# THE REQUEST:
Recast the rows below as a Markdown table with columns headed Number and Line. Put one line per table row, number the lines in order, and leave out blank lines.

start

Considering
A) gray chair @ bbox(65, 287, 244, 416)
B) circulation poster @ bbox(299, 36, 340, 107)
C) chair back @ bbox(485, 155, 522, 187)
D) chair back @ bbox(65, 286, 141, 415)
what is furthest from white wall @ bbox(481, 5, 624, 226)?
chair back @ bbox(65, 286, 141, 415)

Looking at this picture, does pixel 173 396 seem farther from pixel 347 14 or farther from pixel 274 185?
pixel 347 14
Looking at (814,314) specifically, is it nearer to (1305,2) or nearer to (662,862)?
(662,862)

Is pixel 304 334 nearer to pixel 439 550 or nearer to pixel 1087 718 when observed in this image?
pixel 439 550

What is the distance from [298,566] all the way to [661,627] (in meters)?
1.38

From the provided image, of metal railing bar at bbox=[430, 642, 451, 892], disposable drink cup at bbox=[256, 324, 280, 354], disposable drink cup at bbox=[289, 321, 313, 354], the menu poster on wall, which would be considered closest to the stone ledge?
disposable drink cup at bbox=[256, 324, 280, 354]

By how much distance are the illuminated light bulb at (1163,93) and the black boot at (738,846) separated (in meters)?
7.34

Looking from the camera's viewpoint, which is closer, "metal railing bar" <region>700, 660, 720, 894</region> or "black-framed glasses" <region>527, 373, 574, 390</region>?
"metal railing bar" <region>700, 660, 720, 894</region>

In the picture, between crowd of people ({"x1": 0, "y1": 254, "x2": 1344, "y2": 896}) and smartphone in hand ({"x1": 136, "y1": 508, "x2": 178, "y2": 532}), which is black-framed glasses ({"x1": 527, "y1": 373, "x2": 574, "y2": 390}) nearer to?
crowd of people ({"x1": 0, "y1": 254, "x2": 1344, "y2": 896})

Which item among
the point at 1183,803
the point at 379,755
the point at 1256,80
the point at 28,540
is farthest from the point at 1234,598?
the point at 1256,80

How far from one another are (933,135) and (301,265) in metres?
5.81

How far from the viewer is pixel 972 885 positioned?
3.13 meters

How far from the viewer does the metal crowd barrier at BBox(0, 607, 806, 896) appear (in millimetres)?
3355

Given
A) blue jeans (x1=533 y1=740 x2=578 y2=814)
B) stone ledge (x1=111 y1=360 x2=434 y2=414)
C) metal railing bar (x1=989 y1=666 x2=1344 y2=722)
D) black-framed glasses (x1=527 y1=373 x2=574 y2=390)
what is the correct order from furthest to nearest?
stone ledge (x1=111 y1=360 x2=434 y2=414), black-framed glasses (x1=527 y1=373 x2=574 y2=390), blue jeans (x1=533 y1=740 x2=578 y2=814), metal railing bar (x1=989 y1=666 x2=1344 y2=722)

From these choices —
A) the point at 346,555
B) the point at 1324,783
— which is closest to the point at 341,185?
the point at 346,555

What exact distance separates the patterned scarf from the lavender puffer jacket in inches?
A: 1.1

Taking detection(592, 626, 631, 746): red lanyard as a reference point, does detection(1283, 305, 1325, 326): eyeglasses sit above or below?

end

# REPLY:
| Number | Line |
|---|---|
| 1 | Considering |
| 2 | A) gray chair @ bbox(65, 287, 244, 416) |
| 3 | B) circulation poster @ bbox(299, 36, 340, 107) |
| 4 | C) chair back @ bbox(485, 155, 522, 187) |
| 5 | D) chair back @ bbox(65, 286, 141, 415) |
| 6 | what is furthest from white wall @ bbox(481, 5, 624, 226)? |
| 7 | chair back @ bbox(65, 286, 141, 415) |
| 8 | Looking at this picture, does pixel 173 396 seem farther from pixel 347 14 or farther from pixel 274 185? |
| 9 | pixel 347 14 |
| 10 | Looking at (814,314) specifically, is it nearer to (1305,2) or nearer to (662,862)? |
| 11 | (662,862) |
| 12 | Is pixel 304 334 nearer to pixel 439 550 or nearer to pixel 1087 718 when observed in this image? |
| 13 | pixel 439 550 |
| 14 | What is the distance from [298,566] all the way to [661,627] (in meters)? |
| 15 | 1.38 |
| 16 | From the provided image, of metal railing bar at bbox=[430, 642, 451, 892], disposable drink cup at bbox=[256, 324, 280, 354], disposable drink cup at bbox=[289, 321, 313, 354], the menu poster on wall, which would be considered closest to the stone ledge? |
| 17 | disposable drink cup at bbox=[256, 324, 280, 354] |
| 18 | By how much distance are the illuminated light bulb at (1163,93) and the black boot at (738,846) separated (in meters)? |
| 19 | 7.34 |
| 20 | Looking from the camera's viewpoint, which is closer, "metal railing bar" <region>700, 660, 720, 894</region> or "black-framed glasses" <region>527, 373, 574, 390</region>? |
| 21 | "metal railing bar" <region>700, 660, 720, 894</region> |
| 22 | In the picture, between crowd of people ({"x1": 0, "y1": 254, "x2": 1344, "y2": 896}) and smartphone in hand ({"x1": 136, "y1": 508, "x2": 178, "y2": 532}), which is black-framed glasses ({"x1": 527, "y1": 373, "x2": 574, "y2": 390}) nearer to? |
| 23 | crowd of people ({"x1": 0, "y1": 254, "x2": 1344, "y2": 896}) |
| 24 | Which item among |
| 25 | the point at 1183,803 |
| 26 | the point at 379,755 |
| 27 | the point at 1256,80 |
| 28 | the point at 28,540 |
| 29 | is farthest from the point at 1234,598? |
| 30 | the point at 1256,80 |
| 31 | How far from one another are (933,135) and (301,265) in metres? |
| 32 | 5.81 |
| 33 | How far from the viewer is pixel 972 885 positioned? |
| 34 | 3.13 meters |
| 35 | How far from the viewer does the metal crowd barrier at BBox(0, 607, 806, 896) appear (in millimetres)? |
| 36 | 3355 |
| 37 | Given |
| 38 | A) blue jeans (x1=533 y1=740 x2=578 y2=814) |
| 39 | B) stone ledge (x1=111 y1=360 x2=434 y2=414) |
| 40 | C) metal railing bar (x1=989 y1=666 x2=1344 y2=722) |
| 41 | D) black-framed glasses (x1=527 y1=373 x2=574 y2=390) |
| 42 | what is the correct order from furthest to nearest? |
| 43 | stone ledge (x1=111 y1=360 x2=434 y2=414), black-framed glasses (x1=527 y1=373 x2=574 y2=390), blue jeans (x1=533 y1=740 x2=578 y2=814), metal railing bar (x1=989 y1=666 x2=1344 y2=722) |
| 44 | From these choices — |
| 45 | A) the point at 346,555 |
| 46 | B) the point at 1324,783 |
| 47 | — which is closest to the point at 341,185? |
| 48 | the point at 346,555 |
| 49 | What exact distance separates the patterned scarf from the lavender puffer jacket in inches? |
| 50 | A: 1.1 |
| 51 | Taking detection(592, 626, 631, 746): red lanyard as a reference point, does detection(1283, 305, 1325, 326): eyeglasses sit above or below? |